- INSTRUCTIONS FOR THE TASK
Beginning at the line that contains "કમલેશ તિવારી હત્યાકાંડ: ATSએ" and finishing at the line that contains "Revamped Lace Up Pink Tank Top", output the data below exactly. Include both end lines and no pictures.

(Caption-style text data)
[Start of section]
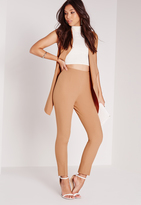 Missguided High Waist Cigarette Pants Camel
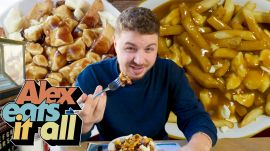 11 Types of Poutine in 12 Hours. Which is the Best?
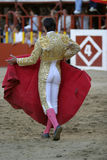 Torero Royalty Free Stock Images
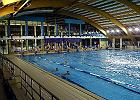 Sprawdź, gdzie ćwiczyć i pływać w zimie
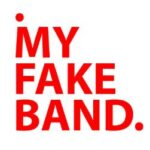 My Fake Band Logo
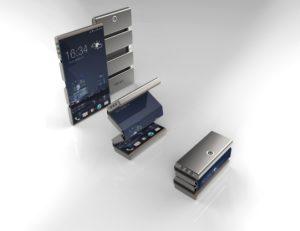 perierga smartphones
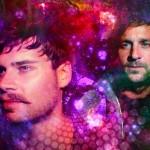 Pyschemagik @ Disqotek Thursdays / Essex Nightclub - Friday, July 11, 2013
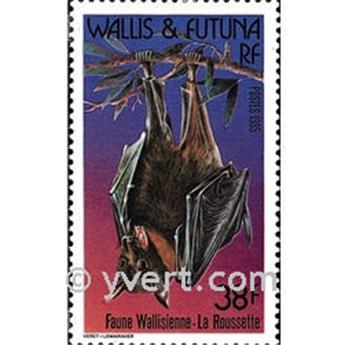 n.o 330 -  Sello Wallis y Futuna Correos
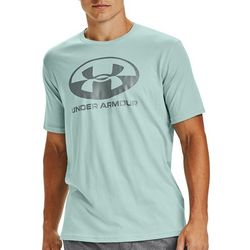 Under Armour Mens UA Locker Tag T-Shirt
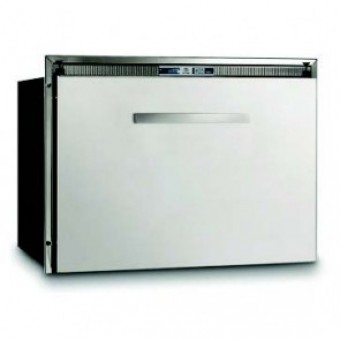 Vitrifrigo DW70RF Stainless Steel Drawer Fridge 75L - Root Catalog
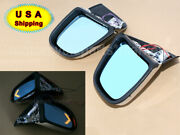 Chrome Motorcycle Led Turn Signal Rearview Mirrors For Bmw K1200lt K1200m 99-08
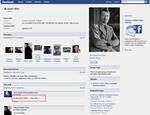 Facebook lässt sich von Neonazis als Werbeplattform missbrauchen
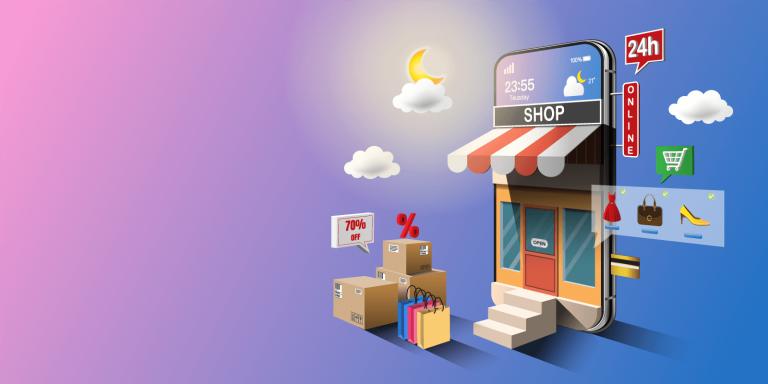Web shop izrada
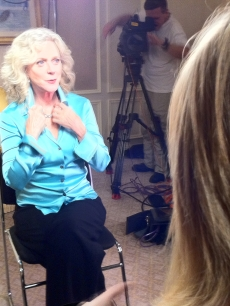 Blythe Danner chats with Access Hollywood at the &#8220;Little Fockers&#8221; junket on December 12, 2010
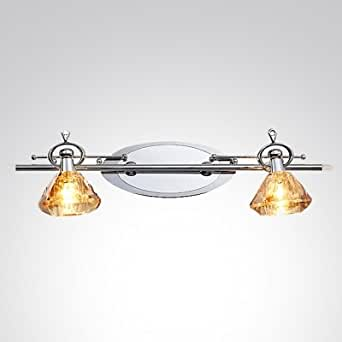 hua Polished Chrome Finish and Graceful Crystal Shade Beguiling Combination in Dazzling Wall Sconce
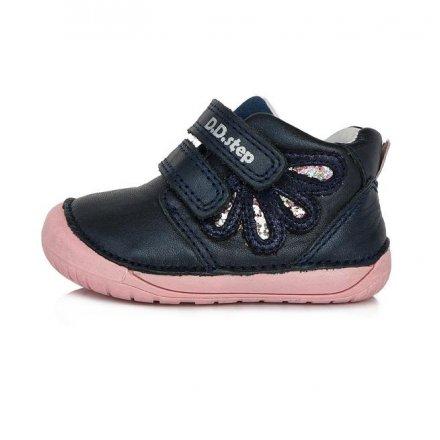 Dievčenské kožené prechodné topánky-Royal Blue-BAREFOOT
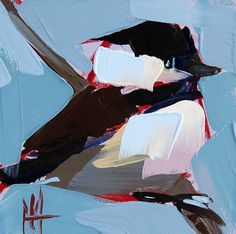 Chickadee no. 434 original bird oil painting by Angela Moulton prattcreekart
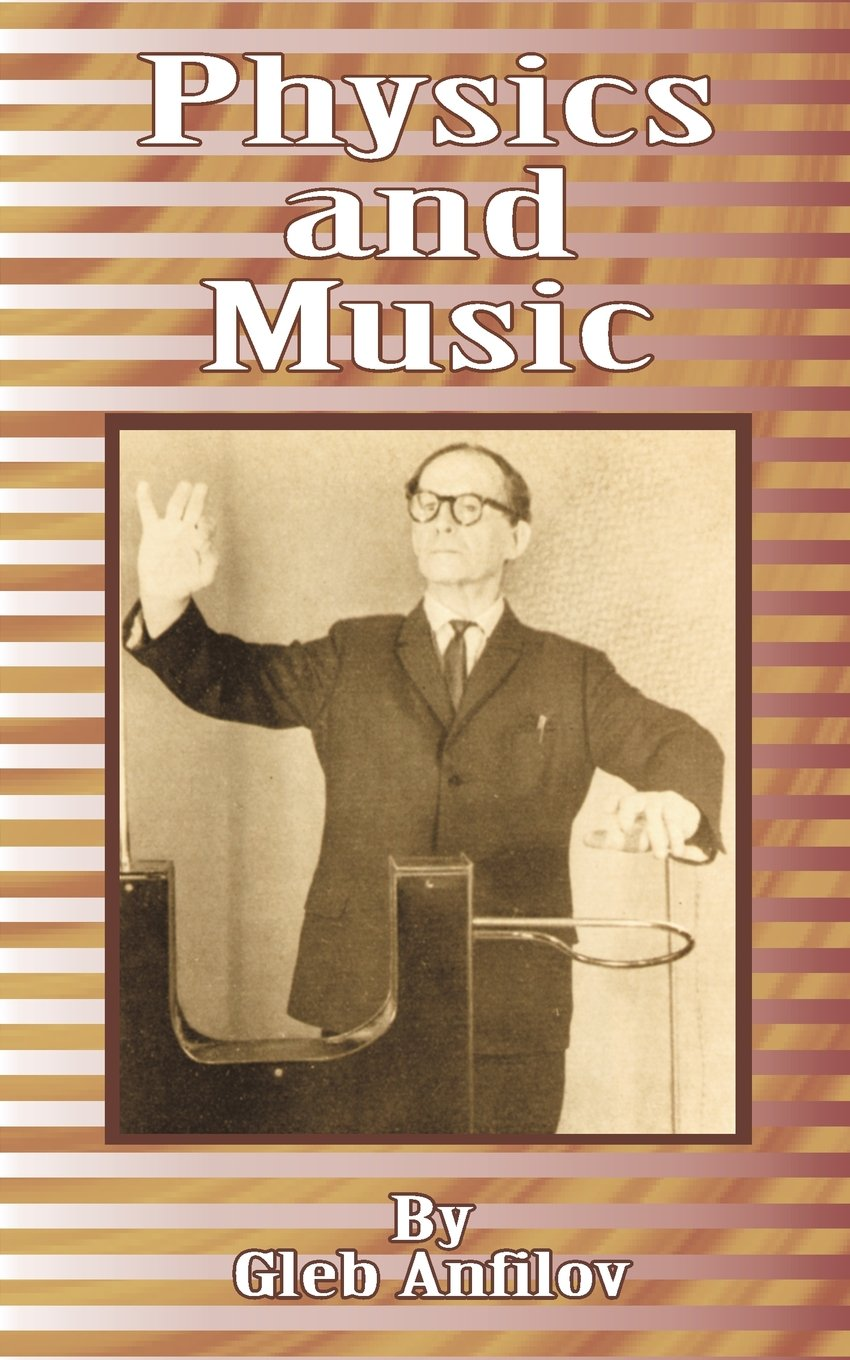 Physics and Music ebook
[End of section]
[Start of section]
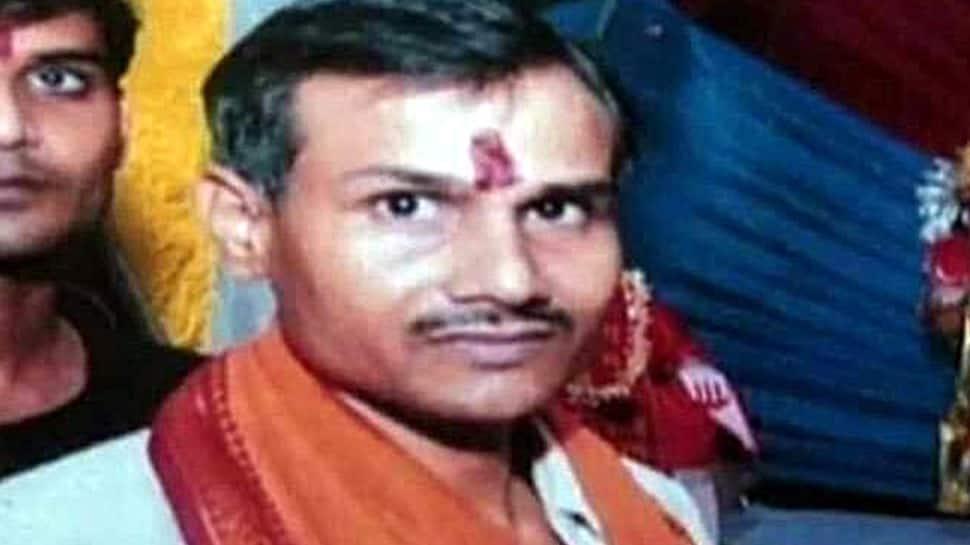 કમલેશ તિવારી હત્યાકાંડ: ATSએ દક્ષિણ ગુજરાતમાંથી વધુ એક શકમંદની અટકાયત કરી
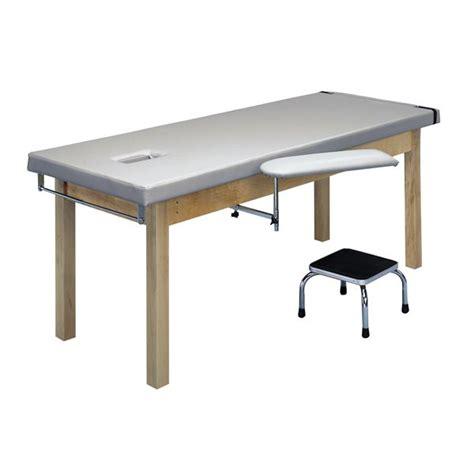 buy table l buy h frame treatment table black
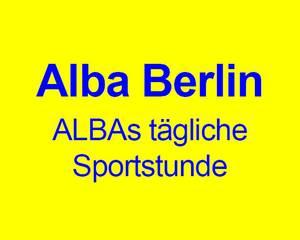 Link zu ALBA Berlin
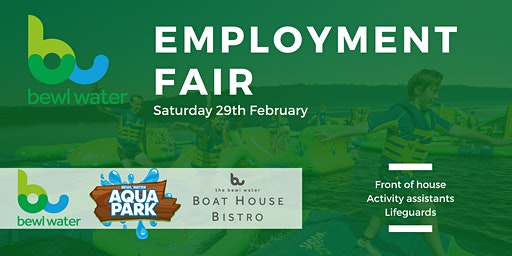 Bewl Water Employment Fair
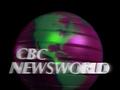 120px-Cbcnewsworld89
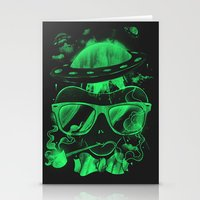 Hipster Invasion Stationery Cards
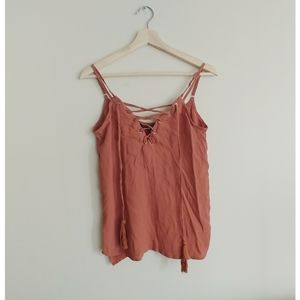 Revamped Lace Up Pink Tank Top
[End of section]
- SOLVED PROBLEM
 કમલેશ તિવારી હત્યાકાંડ: ATSએ દક્ષિણ ગુજરાતમાંથી વધુ એક શકમંદની અટકાયત કરી
 buy table l buy h frame treatment table black
 Link zu ALBA Berlin
 Bewl Water Employment Fair
 120px-Cbcnewsworld89
 Hipster Invasion Stationery Cards
 Revamped Lace Up Pink Tank Top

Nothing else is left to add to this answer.